Вокруг него в воздухе, на стенах, на полу — повсюду текли тончайшие линии чужих судеб. Он видел души так же ясно, как тела, а тусклый свет каппа, которые жались по стенам, стал сиянием драгоценных камней.

В новом мире, который увидел Тошайо, не существовало времени и пространства — они были тенью, отражением душ существ, которые его окружали.

Повинуясь смутному желанию, он вытянул руку ладонью вверх, и на его коже родились синевато-зеленые языки пламени. Прохладные и осторожные, они закрутились вихрем, распустились цветком, а потом оторвались от его руки и разлетелись в стороны. Ответом был восхищенный шепот каппа.

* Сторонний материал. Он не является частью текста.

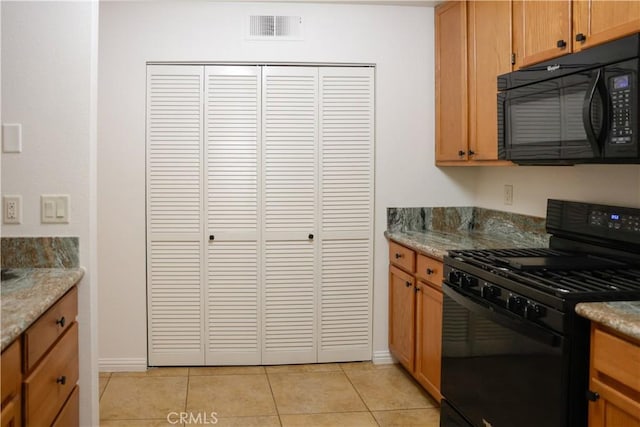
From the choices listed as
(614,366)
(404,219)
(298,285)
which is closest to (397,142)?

— П-повелитель? — шепнула Джун, но тут же зажала рот ладошкой.

— Нет, — Тошайо закрыл глаза, позволяя ушам оглохнуть, чтобы услышать голос, который все это время говорил с ним.

На этот раз боли не было — они общались образами, воспоминаниями и пророчествами, от которых Тошайо становилось жутко, как будто он попал в кошмар наяву и заранее знал, что пробуждение означает смерть.

В видениях появлялся Такаюки с огрызками крыльев, от которых Тошайо становилось противно всякий раз, будто он видел святотатство, сравнимое с осквернением храма. Такаюки находился то в машине, то в кресле пассажира внутри вертолета. Он бежал по улице, разговаривал по телефону, кричал, угрожал, бил кого-то по лицу.